-------- Page text --------
Science Fiction and Fantasy Thread
 
I thoroughly enjoy Science Fiction and Fantasy literature and movies. I love the Dune series of books by Frank Herbert, and the movies. The epic movie Star Gate with Kurt Russel and David Spade is amazing. I also love Tolkien particularly LOTR, the books and movies. 2001: A Space Odyssey gave an ominous look into our future with the murderous AI, HAL 9000. What do you enjoy?

dugan 03-05-2023 11:26 AM

The first Science Fiction Hall of Fame anthology should be required reading for literally everyone.

I'm currently reading my way through Foundation. At first I thought it nailed the fictional-history-book conceit in a way that other attempts (J.R.R. Tolkien) and Frank Herbert never did. And then I realized that it wasn't constructed like a history book; it was constructed like a stage play based on a history book, and that's why it works so well. Among the predictions it's made that have come true? Messages encrypted with biometrics (called "characteristics" in the books).

hazel 03-05-2023 11:44 AM

I started with fantasy before there was any such genre! In those days there was only Tolkien and his creation of a completely different world was such a weird idea that hardly anyone had read him. If you met another person at school who had, it was like finding yourself a member of a secret club.

Science fiction in those days was mostly hard SF and I thought that was just for boys. I did like the Foundation trilogy though, because the books were more about people's reactions to social forces and events than gee-whizz rocketry stuff. And I liked C S Lewis's Out of the Silent Planet.
-------- Entries shown --------
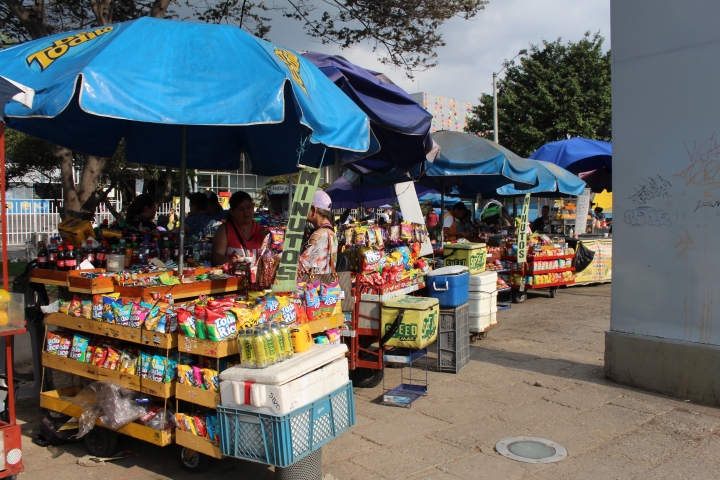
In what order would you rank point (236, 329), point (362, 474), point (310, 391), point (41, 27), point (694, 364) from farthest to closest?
1. point (41, 27)
2. point (694, 364)
3. point (362, 474)
4. point (236, 329)
5. point (310, 391)

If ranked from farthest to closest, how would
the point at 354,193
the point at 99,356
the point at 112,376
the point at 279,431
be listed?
the point at 354,193 < the point at 99,356 < the point at 112,376 < the point at 279,431

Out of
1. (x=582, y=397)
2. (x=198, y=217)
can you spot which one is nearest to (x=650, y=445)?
(x=582, y=397)

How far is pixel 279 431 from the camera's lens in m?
3.30

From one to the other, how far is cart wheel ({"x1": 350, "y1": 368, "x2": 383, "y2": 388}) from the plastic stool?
7.70ft

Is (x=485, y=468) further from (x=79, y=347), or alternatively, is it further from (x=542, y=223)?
Result: (x=542, y=223)

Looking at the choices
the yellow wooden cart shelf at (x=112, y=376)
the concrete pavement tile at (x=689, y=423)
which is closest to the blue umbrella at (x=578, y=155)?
the concrete pavement tile at (x=689, y=423)

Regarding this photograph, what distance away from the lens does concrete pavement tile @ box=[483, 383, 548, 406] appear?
18.2 feet

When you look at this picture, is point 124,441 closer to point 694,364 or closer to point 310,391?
point 310,391

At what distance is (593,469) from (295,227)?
2.80 meters

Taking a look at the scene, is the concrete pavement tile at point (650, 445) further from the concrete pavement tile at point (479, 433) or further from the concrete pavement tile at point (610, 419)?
the concrete pavement tile at point (479, 433)

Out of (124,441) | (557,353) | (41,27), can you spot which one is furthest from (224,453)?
(41,27)

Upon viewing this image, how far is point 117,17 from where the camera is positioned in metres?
11.3

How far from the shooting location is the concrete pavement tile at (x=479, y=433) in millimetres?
4574

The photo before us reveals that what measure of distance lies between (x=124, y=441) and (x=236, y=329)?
174 centimetres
--------
Task statement: Copy everything from "I started with" down to "the Silent Planet." in the science fiction and fantasy thread, replacing "secret club" with "private society".

Written answer:
I started with fantasy before there was any such genre! In those days there was only Tolkien and his creation of a completely different world was such a weird idea that hardly anyone had read him. If you met another person at school who had, it was like finding yourself a member of a private society.

Science fiction in those days was mostly hard SF and I thought that was just for boys. I did like the Foundation trilogy though, because the books were more about people's reactions to social forces and events than gee-whizz rocketry stuff. And I liked C S Lewis's Out of the Silent Planet.